By Barry Friedman, Vice Dean & Jacob D. Fuchsberg Professor of Law, New York University School of Law
Here's a puzzle: Since 1968, when Richard Nixon was elected President vowing to place "strict constructionists" on the Supreme Court, Republican presidents have appointed 13 justices and Democratic presidents have appointed three. The last three chief justices have been Republican appointees. Given these numbers, why is it that the Republicans have been unable to see their positions become constitutional law on issues such as affirmative action, abortion and gay rights?
The answer? Public opinion. In my book, The Will of the People: How Public Opinion Has Influenced the Supreme Court and Shaped the Meaning of the Constitution; I explain how, since at least 1937, the Supreme Court's decisions have, over time, mirrored the views of the American people.
The Will of the People challenges the assumption, held by opponents and defenders of judicial power alike, that the Supreme Court is aloof from ordinary politics and the popular will. Those who oppose judicial power regularly argue we are victims of judicial supremacy, that the unaccountable Court imposes its views on the rest of us. Those who see a role for judicial review in protecting minority and constitutional rights believe the Supreme Court is able to do so in the face of contrary popular opinion. I challenge both of these views.
The claim in the book is not that the Court is accountable to the immediate political preferences of the American people - and assuredly not that it should be! Rather, it is that over time, on the issues most salient, the Court's decisions come into line with the "considered judgment" of the American people. Thus, the meaning of the Constitution is forged in a dialogue between the American people and the Supreme Court.
Nor is the claim that things have always been this way. The last third of The Will of the People is an account of the modern era, in which the Court does indeed seem to follow public opinion on issues such as the death penalty, gender equality, abortion, affirmative action and gay rights. But the first two-thirds explain how we came to this odd position in which, on some issues at least, the Supreme Court is the most representative branch of government. The broad claim of the book is that the Supreme Court was never wholly independent of the popular will, and that judicial review as we know it today was shaped as the public responded to the Court's growing power.

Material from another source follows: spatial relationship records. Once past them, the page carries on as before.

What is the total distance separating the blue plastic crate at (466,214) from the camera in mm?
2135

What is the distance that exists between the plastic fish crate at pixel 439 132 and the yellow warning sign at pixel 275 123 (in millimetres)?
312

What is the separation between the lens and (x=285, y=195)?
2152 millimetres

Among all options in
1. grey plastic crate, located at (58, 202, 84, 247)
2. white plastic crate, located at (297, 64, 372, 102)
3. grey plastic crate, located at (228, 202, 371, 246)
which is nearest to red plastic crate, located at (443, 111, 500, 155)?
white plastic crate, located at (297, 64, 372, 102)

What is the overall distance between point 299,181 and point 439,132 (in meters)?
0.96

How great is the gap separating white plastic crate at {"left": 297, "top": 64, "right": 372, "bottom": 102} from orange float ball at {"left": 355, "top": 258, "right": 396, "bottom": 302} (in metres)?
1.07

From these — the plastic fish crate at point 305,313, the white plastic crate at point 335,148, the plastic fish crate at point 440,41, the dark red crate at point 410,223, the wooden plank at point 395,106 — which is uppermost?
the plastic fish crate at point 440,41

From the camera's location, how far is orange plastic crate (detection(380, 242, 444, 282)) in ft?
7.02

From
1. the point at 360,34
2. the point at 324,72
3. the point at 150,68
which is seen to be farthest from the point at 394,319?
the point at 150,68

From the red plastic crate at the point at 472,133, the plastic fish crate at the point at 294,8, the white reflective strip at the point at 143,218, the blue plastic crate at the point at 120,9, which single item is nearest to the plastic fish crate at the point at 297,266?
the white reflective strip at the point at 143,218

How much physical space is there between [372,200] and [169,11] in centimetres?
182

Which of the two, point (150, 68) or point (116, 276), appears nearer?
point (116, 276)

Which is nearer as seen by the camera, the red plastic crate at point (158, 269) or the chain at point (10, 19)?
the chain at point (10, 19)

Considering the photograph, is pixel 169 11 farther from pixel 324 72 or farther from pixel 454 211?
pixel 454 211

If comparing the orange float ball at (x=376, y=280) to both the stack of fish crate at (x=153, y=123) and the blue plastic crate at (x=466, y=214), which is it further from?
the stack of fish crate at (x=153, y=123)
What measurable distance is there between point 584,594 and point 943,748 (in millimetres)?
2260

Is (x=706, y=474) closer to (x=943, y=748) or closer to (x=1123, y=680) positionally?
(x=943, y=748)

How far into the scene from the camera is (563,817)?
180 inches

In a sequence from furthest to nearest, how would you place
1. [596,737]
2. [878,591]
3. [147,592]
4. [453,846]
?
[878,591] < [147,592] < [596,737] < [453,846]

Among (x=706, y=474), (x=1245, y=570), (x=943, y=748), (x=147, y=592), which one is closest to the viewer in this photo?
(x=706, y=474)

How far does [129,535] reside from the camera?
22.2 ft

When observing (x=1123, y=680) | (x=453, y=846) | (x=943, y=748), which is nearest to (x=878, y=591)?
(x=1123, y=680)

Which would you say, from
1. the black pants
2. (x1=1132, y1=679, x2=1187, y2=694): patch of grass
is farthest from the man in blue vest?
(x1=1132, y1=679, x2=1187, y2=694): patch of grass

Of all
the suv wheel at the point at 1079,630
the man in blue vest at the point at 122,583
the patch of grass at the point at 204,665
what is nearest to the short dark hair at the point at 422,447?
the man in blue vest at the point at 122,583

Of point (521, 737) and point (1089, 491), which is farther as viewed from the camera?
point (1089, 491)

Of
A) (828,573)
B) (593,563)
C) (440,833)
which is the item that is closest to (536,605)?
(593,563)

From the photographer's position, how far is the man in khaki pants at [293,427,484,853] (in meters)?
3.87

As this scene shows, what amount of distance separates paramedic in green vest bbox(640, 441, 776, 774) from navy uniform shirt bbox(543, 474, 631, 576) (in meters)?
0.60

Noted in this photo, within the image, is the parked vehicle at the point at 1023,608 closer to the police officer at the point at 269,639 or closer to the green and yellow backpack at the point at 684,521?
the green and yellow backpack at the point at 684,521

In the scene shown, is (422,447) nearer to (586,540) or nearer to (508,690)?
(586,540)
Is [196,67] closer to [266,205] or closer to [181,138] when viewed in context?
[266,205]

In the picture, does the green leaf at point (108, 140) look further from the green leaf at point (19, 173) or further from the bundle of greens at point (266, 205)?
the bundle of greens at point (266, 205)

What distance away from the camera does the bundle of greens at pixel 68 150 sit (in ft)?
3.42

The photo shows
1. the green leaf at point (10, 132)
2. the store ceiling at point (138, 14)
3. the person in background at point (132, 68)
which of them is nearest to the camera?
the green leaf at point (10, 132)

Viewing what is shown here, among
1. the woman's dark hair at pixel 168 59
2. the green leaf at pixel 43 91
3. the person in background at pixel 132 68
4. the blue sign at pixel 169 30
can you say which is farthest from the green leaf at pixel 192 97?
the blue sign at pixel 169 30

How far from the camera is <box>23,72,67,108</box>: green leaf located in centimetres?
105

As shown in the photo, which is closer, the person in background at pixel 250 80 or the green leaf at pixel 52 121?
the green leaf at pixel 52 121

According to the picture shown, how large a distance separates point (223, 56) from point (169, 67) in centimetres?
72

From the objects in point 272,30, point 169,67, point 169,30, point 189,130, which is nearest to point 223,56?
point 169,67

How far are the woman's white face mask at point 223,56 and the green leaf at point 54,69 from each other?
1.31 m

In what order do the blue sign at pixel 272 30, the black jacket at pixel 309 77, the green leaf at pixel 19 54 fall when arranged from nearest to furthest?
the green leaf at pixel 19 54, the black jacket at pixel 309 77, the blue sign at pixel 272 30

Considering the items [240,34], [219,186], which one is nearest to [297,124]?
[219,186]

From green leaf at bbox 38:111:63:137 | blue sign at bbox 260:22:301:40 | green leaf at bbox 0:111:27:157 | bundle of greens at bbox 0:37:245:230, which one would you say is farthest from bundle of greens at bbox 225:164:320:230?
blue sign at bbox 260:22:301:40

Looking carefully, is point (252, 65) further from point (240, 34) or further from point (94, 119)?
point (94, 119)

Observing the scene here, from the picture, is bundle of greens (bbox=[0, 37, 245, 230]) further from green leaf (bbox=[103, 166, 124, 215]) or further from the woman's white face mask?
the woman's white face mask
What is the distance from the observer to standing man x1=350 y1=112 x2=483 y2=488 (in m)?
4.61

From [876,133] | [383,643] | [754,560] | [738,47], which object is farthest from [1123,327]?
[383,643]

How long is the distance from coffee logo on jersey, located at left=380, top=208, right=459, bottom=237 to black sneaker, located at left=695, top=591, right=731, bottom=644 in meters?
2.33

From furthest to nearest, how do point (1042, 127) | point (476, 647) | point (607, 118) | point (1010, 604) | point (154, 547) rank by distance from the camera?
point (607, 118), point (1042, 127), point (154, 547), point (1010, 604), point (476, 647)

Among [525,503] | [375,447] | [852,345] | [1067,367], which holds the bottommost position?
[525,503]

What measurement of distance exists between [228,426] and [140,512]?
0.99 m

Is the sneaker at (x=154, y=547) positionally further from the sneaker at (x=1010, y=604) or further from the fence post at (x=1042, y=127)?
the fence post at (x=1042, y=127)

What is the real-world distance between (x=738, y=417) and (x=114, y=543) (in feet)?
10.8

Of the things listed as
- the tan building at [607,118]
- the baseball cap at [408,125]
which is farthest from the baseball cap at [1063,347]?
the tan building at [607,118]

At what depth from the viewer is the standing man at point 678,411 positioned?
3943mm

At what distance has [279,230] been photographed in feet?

More than anything, The Will of the People is an historical narrative. Running from 1776 to 2005 (when William Rehnquist passed away, and the Roberts Court came into being), the book relates how presidents, states-righters, New Dealers, pro-choicers and pro-lifers, farmers and industrialists, and ordinary Americans, all responded to and challenged judicial authority. The book draws on literally thousands of sources to tell stories both familiar and unfamiliar about the vibrant contest between the popular will and judicial review. Among the familiar are: the early fight between Republicans and Federalists that led to the decision in Marbury v. Madision and the Chase impeachment, the aftermath of the disastrous Dred Scott decision, and the New Deal struggle over Franklin Roosevelt's Court-packing plan. But also covered in The Will of the People's pages are events less well-known or understood: the widespread defiance of the Supreme Court by state governments in the early 1800s, the collapse of Reconstruction, the struggle of the Grangers and the Populists with growing industrial power in the Gilded Age.
The questions the book ends with are ones that should concern us all: how accountable is the Court to public opinion? And do we want this sort of accountable Court? Framed against the Japanese internment and the decision in Korematsu, The Will of the People examines the capacity of the Court to stand up to an aroused public in defense of minority and constitutional rights. The Court has some autonomy, though surely not as much as is portrayed, largely because the American people believe in judicial review and judicial independence. But The Will of the People explains that ultimately the fundamental importance of judicial review is in provoking a national dialogue about the meaning of the Constitution - because when the chips are down, constitutional liberty necessarily depends on the shared constitutional understandings of the American people.
And what about the Supreme Court since 2005? The conclusion of The Will of the People talks about this too. It's common of late to note that the Roberts Court is more conservative than the other political branches, and likely the rest of the country. So, are we entering a stage in which the Court will deviate from the popular will? Perhaps. History suggests this is unlikely, however. But if the Court does indeed go its own way, inevitably it will be yanked into line by a superior force: the will of the people.